How Trump agencies' NEPA reviews lowball climate impacts: “Agencies under President Trump are cataloging climate impacts in the mandatory environmental reviews that precede major federal actions. They describe worsening damage to virtually every ecosystem, from entire forests down to the ocean's smallest life forms. But officials use those same documents to minimize the connection between that damage and human-caused emissions, especially when the government is considering the impacts of fossil fuel projects, like drilling for oil in the Arctic National Wildlife Refuge. What emerges from these documents is a story of the Trump administration in microcosm. While officials tell the public not to worry about climate change, they're running departments that warn of massive damage already unfolding. The administration masks its contribution to that damage by pointing to the small impact of individual oil wells and coal mines — a distraction, experts say, from its energy agenda's huge cumulative impact. The documents show that without a broad look at government-sanctioned emissions, the Trump administration has been able to downplay the climate impacts of individual fossil fuel projects and regulatory rollbacks as too insignificant to affect global temperatures. For example, the administration has said it's impossible to estimate an oil lease's emissions because it depends on the drilling equipment, extra infrastructure like pipelines and the oil's final use. Officials claim it's impossible to know if forgoing an oil lease would lower emissions. Whatever the true drilling impact, they often say, it's too small on its own to change global temperatures.”

========

▶ **OBJECTIVE 1**: From the excerpt on climate impacts in NEPA reviews, list every factor that the administration says an oil lease's emissions depend on.

========

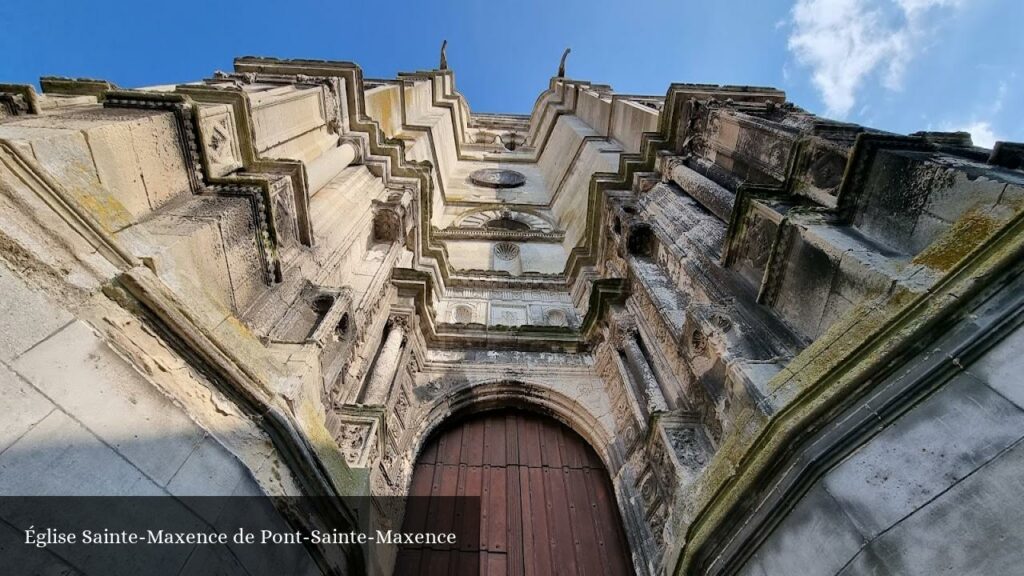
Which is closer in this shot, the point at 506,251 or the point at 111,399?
the point at 111,399

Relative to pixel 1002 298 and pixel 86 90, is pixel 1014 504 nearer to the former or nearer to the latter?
pixel 1002 298

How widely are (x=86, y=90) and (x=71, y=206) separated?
15.1ft

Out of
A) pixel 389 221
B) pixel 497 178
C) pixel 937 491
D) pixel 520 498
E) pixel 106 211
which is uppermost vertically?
pixel 106 211

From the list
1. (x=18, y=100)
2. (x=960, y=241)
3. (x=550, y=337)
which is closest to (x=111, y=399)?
(x=18, y=100)

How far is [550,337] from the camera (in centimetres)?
779

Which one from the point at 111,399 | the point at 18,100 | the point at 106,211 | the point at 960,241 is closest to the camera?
the point at 111,399

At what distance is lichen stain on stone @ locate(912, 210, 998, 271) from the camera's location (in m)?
2.62

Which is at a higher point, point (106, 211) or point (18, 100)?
point (18, 100)

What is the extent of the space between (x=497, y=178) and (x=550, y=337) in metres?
11.7

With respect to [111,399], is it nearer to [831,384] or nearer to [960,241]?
[831,384]

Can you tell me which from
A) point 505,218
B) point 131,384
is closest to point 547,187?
point 505,218

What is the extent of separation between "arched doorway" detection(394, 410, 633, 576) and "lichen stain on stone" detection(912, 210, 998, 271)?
4.04 metres

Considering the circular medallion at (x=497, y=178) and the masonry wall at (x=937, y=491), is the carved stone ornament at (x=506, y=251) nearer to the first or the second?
the circular medallion at (x=497, y=178)

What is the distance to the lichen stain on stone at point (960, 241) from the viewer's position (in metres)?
2.62
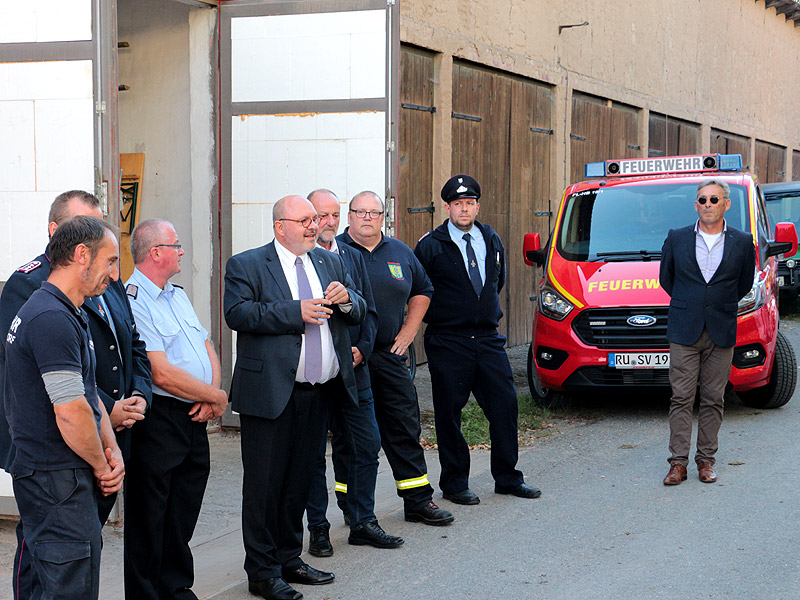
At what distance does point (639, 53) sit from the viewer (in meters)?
18.8

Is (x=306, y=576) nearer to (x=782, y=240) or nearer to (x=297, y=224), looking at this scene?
(x=297, y=224)

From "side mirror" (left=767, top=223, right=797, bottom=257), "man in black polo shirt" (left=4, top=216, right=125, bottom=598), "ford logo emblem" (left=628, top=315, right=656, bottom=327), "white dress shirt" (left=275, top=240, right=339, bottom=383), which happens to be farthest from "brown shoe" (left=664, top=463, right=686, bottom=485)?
"man in black polo shirt" (left=4, top=216, right=125, bottom=598)

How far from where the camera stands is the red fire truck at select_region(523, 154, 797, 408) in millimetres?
8516

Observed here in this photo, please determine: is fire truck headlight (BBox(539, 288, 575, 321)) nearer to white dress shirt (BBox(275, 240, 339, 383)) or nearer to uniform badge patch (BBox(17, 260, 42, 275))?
white dress shirt (BBox(275, 240, 339, 383))

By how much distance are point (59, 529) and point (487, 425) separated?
570 cm

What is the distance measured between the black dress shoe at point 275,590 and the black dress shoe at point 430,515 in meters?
1.33

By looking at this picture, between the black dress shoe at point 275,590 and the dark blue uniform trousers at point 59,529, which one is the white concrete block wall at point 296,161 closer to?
the black dress shoe at point 275,590

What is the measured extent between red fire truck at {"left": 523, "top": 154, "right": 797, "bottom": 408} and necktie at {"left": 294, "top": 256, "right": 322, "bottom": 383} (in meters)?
4.26

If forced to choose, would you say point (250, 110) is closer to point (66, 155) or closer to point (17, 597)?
point (66, 155)

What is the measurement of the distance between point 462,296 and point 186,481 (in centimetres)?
244

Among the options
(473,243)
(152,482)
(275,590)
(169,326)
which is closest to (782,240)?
(473,243)

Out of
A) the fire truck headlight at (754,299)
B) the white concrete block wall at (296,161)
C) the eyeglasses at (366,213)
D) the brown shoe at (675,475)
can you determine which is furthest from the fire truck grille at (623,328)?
the eyeglasses at (366,213)

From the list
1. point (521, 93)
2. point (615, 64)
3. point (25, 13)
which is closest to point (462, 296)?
point (25, 13)

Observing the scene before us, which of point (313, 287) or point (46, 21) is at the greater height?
point (46, 21)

========

▶ **OBJECTIVE 2**: List each line of the records that contains the string "left". Case counts.

▶ **WRITTEN SOLUTION 1**:
- the drilling equipment
- extra infrastructure like pipelines
- the oil's final use

▶ **WRITTEN SOLUTION 2**:
From "side mirror" (left=767, top=223, right=797, bottom=257), "man in black polo shirt" (left=4, top=216, right=125, bottom=598), "ford logo emblem" (left=628, top=315, right=656, bottom=327), "white dress shirt" (left=275, top=240, right=339, bottom=383), which happens to be farthest from "brown shoe" (left=664, top=463, right=686, bottom=485)?
"man in black polo shirt" (left=4, top=216, right=125, bottom=598)
What is the measured extent between red fire truck at {"left": 523, "top": 154, "right": 797, "bottom": 408} and necktie at {"left": 294, "top": 256, "right": 322, "bottom": 383} (in meters)?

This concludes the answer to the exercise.